● **TASK PROMPT**:
Write out the listing below word for word, omitting the pictures.

● **INFORMATION SHOWN**:

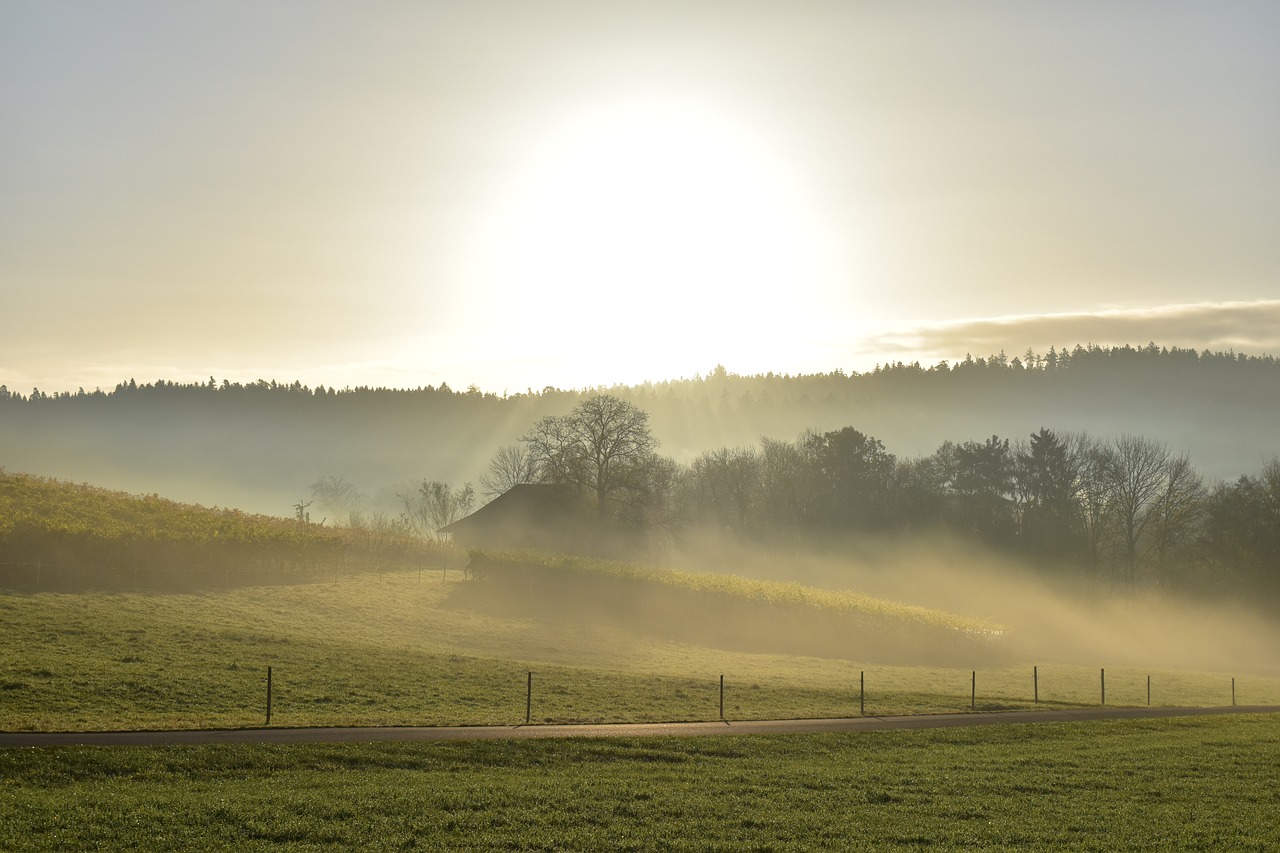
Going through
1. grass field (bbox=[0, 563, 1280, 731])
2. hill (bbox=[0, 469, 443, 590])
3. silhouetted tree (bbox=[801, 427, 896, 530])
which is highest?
silhouetted tree (bbox=[801, 427, 896, 530])

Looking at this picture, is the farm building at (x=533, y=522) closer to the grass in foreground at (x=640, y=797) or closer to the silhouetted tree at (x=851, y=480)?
the silhouetted tree at (x=851, y=480)

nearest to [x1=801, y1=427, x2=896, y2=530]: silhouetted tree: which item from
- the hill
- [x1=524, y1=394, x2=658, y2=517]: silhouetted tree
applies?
[x1=524, y1=394, x2=658, y2=517]: silhouetted tree

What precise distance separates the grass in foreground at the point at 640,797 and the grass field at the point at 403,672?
4.89 meters

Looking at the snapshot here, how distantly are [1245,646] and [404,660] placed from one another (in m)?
69.3

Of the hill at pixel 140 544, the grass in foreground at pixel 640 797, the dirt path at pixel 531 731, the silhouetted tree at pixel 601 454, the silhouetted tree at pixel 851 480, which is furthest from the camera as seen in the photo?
the silhouetted tree at pixel 851 480

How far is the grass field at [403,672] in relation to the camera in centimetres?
2772

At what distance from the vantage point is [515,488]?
9131 centimetres

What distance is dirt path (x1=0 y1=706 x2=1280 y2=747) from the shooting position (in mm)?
21875

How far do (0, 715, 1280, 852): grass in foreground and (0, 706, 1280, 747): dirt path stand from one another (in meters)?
1.11

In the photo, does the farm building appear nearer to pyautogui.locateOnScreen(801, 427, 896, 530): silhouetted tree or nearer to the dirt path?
pyautogui.locateOnScreen(801, 427, 896, 530): silhouetted tree

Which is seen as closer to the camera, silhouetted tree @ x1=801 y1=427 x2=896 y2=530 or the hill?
the hill

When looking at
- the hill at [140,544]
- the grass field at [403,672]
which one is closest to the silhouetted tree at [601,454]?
the hill at [140,544]

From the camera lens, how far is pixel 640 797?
62.3ft

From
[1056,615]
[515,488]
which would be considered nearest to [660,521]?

● **WORKED ANSWER**:
Going through
1. grass field (bbox=[0, 563, 1280, 731])
2. hill (bbox=[0, 469, 443, 590])
3. silhouetted tree (bbox=[801, 427, 896, 530])
which is highest?
silhouetted tree (bbox=[801, 427, 896, 530])

Looking at this picture, is the farm building at (x=533, y=522) closer to the grass in foreground at (x=640, y=797) or closer to the silhouetted tree at (x=851, y=480)?
the silhouetted tree at (x=851, y=480)

nearest to [x1=801, y1=427, x2=896, y2=530]: silhouetted tree: which item from
- the hill
- [x1=524, y1=394, x2=658, y2=517]: silhouetted tree
applies?
[x1=524, y1=394, x2=658, y2=517]: silhouetted tree

What precise distance separates the grass in foreground at the point at 640,797 and the grass field at the point at 403,672?
4.89 meters

Looking at the snapshot here, how distantly are [1245,646] and [404,660] placed from one another (in m)?
69.3

Of the hill at pixel 140 544, the grass in foreground at pixel 640 797, the dirt path at pixel 531 731, the silhouetted tree at pixel 601 454, the silhouetted tree at pixel 851 480, which is furthest from the camera as seen in the photo?
the silhouetted tree at pixel 851 480

How far is the grass field at [403,672] in relation to the camera in centimetres?
2772

At what distance from the vantage point is [515,488]?
9131 centimetres

What distance is dirt path (x1=0 y1=706 x2=1280 y2=747) from the shooting position (in mm)?
21875

How far do (0, 715, 1280, 852): grass in foreground and (0, 706, 1280, 747): dirt path stand from one another (in meters)?
1.11

In the photo, does the farm building appear nearer to pyautogui.locateOnScreen(801, 427, 896, 530): silhouetted tree or nearer to the dirt path?
pyautogui.locateOnScreen(801, 427, 896, 530): silhouetted tree

Which is seen as closer to the camera, silhouetted tree @ x1=801 y1=427 x2=896 y2=530 or the hill?
the hill

When looking at
- the hill at [140,544]
- the grass field at [403,672]
which one is closest to the silhouetted tree at [601,454]?
the hill at [140,544]

From the camera lens, how far is pixel 640 797?
62.3ft

From
[1056,615]
[515,488]
which would be considered nearest to [660,521]?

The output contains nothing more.